(Some records)

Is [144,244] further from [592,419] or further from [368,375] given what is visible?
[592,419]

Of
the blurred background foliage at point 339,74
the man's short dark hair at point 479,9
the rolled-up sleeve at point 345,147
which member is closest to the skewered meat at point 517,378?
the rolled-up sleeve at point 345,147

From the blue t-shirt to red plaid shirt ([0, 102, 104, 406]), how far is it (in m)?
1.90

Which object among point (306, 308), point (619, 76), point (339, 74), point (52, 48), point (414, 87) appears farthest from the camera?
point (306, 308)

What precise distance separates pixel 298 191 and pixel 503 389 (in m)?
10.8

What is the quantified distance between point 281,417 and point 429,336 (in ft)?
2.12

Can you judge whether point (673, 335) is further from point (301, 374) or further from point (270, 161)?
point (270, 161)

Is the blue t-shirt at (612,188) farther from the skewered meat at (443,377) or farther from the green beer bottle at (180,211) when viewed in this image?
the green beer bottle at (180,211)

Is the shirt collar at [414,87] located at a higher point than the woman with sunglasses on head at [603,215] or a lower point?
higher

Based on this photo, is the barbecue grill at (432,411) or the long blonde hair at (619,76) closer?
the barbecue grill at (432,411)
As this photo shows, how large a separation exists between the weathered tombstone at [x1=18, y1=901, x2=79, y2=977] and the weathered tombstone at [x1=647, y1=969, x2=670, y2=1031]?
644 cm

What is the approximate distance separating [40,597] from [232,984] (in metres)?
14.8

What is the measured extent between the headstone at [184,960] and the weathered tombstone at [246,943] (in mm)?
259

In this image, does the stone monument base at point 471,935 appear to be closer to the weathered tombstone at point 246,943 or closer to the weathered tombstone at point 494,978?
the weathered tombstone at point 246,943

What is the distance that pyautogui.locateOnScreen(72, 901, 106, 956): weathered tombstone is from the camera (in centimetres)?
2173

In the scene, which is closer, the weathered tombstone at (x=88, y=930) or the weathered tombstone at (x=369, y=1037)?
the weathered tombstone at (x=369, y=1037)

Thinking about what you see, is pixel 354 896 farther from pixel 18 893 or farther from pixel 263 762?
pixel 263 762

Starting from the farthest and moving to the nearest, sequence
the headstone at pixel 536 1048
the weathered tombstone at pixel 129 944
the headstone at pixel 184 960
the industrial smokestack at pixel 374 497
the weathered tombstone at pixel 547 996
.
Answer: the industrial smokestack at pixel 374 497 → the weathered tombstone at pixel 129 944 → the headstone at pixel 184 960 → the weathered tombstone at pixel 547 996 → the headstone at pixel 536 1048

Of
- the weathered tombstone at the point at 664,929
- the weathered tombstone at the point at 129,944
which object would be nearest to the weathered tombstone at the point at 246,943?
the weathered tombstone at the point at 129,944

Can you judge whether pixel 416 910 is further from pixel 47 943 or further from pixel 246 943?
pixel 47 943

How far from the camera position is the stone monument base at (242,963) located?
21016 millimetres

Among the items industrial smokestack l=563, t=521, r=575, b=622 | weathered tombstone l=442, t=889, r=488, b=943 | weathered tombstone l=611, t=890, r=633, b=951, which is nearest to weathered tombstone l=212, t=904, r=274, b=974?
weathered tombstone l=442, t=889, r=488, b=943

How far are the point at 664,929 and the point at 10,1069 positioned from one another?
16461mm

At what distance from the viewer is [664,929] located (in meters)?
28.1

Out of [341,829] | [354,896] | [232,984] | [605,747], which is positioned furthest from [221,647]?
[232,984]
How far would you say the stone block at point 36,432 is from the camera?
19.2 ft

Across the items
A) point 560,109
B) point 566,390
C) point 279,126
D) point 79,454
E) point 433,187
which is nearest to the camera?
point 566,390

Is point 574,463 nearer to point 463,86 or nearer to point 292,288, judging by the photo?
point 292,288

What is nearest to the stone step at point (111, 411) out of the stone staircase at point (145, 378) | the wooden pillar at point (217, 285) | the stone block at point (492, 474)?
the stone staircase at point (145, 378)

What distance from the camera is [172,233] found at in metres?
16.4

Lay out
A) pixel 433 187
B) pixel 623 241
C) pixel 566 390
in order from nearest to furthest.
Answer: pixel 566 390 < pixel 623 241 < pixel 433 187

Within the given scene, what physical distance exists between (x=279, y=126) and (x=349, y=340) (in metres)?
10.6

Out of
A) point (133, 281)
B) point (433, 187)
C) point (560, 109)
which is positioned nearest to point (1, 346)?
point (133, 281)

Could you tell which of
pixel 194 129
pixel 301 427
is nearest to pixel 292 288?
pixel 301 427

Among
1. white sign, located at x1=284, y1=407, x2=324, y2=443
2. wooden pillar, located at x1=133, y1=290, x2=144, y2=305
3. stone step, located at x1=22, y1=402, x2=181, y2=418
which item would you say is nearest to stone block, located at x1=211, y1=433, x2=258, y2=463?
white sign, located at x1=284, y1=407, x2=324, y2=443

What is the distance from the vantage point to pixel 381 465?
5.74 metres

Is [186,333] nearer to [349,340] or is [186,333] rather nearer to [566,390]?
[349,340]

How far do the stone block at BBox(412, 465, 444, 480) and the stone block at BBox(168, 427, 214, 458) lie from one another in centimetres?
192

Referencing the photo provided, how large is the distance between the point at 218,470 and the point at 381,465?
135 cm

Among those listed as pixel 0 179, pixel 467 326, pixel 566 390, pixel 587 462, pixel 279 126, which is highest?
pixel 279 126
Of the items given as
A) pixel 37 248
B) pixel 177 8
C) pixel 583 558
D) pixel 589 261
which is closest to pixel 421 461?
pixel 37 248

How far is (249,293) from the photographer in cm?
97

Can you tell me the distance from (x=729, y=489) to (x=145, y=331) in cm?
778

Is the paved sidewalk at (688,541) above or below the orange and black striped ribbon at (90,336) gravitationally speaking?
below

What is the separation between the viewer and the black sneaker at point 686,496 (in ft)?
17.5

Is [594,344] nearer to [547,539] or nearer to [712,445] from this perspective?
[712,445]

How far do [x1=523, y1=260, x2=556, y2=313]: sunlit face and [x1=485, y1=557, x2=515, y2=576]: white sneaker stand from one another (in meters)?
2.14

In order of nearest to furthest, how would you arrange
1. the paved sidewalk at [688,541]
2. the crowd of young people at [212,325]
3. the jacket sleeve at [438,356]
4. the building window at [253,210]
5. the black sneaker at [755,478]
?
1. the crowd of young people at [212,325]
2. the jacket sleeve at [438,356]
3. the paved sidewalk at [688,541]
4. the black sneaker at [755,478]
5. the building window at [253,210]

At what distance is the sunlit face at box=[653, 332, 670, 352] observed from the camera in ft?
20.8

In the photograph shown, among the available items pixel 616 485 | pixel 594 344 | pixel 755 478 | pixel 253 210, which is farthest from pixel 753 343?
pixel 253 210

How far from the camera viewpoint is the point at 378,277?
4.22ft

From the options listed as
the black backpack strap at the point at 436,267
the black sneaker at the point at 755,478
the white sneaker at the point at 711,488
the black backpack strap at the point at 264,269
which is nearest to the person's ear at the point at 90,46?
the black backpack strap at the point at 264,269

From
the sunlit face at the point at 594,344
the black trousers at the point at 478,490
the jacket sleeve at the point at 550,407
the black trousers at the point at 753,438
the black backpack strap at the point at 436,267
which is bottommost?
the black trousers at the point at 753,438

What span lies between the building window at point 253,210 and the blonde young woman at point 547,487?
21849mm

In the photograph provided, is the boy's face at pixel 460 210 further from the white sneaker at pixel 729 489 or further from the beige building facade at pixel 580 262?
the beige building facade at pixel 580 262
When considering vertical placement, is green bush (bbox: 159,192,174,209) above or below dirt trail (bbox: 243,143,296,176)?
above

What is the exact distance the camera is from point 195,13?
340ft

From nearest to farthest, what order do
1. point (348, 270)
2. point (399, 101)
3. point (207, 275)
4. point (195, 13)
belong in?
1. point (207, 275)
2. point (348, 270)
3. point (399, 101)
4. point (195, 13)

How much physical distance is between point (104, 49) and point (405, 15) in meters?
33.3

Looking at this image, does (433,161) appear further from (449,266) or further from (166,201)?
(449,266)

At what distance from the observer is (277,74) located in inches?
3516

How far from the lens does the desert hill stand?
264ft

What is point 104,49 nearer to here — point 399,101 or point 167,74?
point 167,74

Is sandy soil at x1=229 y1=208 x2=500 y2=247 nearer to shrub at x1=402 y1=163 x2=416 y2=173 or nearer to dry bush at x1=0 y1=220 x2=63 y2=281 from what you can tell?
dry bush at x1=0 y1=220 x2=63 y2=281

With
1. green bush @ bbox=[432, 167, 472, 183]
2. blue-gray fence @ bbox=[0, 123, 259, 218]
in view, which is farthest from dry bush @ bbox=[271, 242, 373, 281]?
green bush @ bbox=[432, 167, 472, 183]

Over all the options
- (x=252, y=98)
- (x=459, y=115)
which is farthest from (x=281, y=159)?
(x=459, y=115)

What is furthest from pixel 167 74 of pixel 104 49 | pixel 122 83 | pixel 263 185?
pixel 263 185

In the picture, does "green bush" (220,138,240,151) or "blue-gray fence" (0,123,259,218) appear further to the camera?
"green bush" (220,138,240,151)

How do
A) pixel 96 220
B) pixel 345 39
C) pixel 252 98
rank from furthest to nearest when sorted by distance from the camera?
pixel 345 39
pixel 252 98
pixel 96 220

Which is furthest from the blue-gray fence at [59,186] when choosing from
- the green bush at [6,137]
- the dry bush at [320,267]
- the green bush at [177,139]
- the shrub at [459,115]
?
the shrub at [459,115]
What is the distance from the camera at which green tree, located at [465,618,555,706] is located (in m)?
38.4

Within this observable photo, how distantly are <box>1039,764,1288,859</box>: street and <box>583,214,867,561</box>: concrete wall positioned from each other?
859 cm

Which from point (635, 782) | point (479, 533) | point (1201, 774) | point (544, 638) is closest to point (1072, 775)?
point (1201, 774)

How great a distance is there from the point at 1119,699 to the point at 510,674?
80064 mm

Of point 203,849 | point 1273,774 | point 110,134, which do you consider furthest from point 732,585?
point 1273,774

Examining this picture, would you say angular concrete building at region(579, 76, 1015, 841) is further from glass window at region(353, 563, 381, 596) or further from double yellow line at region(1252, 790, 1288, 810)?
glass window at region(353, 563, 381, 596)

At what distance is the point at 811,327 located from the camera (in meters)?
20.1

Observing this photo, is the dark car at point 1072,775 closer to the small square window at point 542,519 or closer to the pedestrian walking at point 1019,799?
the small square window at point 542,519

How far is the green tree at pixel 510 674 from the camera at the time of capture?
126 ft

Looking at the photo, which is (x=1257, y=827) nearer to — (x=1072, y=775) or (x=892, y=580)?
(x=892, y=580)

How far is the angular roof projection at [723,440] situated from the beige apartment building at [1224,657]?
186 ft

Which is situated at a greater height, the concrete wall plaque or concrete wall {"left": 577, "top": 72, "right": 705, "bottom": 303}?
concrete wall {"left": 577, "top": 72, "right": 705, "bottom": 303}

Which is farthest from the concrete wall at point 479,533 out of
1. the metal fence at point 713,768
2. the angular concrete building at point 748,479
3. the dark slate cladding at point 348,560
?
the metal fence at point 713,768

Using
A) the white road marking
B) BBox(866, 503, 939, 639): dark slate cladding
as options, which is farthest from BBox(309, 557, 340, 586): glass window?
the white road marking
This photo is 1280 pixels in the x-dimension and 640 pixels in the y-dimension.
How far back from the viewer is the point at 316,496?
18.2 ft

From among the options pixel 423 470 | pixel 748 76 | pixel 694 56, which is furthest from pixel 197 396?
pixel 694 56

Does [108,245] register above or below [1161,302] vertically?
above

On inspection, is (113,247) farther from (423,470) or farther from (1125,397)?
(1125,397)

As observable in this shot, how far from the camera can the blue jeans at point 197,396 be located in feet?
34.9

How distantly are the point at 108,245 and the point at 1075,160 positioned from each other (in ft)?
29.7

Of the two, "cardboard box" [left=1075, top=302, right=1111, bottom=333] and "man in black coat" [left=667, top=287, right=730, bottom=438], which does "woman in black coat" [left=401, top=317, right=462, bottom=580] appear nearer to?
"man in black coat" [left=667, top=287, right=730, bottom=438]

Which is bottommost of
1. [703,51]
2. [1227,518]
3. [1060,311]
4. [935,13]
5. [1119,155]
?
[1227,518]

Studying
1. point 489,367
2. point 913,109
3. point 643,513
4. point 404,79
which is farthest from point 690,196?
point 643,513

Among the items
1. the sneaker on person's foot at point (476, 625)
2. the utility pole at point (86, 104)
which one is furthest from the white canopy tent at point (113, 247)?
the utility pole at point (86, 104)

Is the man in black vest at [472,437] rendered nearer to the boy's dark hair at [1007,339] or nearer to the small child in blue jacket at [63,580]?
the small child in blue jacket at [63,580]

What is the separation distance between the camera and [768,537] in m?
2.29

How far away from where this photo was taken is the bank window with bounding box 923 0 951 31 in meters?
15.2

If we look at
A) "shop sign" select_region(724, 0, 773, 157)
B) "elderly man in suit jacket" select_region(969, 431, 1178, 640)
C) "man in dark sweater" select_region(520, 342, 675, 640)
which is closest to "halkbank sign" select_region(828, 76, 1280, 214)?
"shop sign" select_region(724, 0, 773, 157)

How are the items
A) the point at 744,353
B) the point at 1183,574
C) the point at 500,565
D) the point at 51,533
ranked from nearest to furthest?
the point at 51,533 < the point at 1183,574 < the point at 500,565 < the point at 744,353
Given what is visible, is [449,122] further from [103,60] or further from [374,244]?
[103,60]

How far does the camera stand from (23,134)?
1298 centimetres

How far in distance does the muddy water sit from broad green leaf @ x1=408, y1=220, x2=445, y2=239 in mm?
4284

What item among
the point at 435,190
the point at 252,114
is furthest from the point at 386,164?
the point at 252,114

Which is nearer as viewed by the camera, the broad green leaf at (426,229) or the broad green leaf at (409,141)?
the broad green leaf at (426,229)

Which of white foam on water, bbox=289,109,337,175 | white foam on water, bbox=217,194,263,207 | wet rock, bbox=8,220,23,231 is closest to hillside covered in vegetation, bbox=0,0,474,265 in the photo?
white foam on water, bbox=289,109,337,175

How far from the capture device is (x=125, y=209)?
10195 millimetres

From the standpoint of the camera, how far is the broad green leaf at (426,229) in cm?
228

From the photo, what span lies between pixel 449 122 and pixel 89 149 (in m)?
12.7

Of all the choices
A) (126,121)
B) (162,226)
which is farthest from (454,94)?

▸ What is being asked:
Rewrite the listing lines from the one containing "What is the distance that" through the one containing "21016 millimetres", inclusive, with "camera" changed to "lens" and everything else left as it is. Return only those lines.

▸ Complete answer:
What is the distance that pyautogui.locateOnScreen(72, 901, 106, 956): weathered tombstone is from the lens (in centimetres)?
2173

In the scene, which is closer, the weathered tombstone at (x=88, y=930) or the weathered tombstone at (x=369, y=1037)?
the weathered tombstone at (x=369, y=1037)

Thinking about what you see, is pixel 354 896 farther from pixel 18 893 or farther from pixel 263 762?
pixel 263 762

Starting from the farthest and moving to the nearest, sequence
the headstone at pixel 536 1048
the weathered tombstone at pixel 129 944
the headstone at pixel 184 960
the industrial smokestack at pixel 374 497
the weathered tombstone at pixel 547 996
.
Answer: the industrial smokestack at pixel 374 497 → the weathered tombstone at pixel 129 944 → the headstone at pixel 184 960 → the weathered tombstone at pixel 547 996 → the headstone at pixel 536 1048

Of
- the weathered tombstone at the point at 664,929
- the weathered tombstone at the point at 129,944
which object would be nearest to the weathered tombstone at the point at 246,943?
the weathered tombstone at the point at 129,944

Can you judge whether pixel 416 910 is further from pixel 47 943 or further from pixel 246 943?
pixel 47 943

How far from the lens position is the stone monument base at (242,963) located?
21016 millimetres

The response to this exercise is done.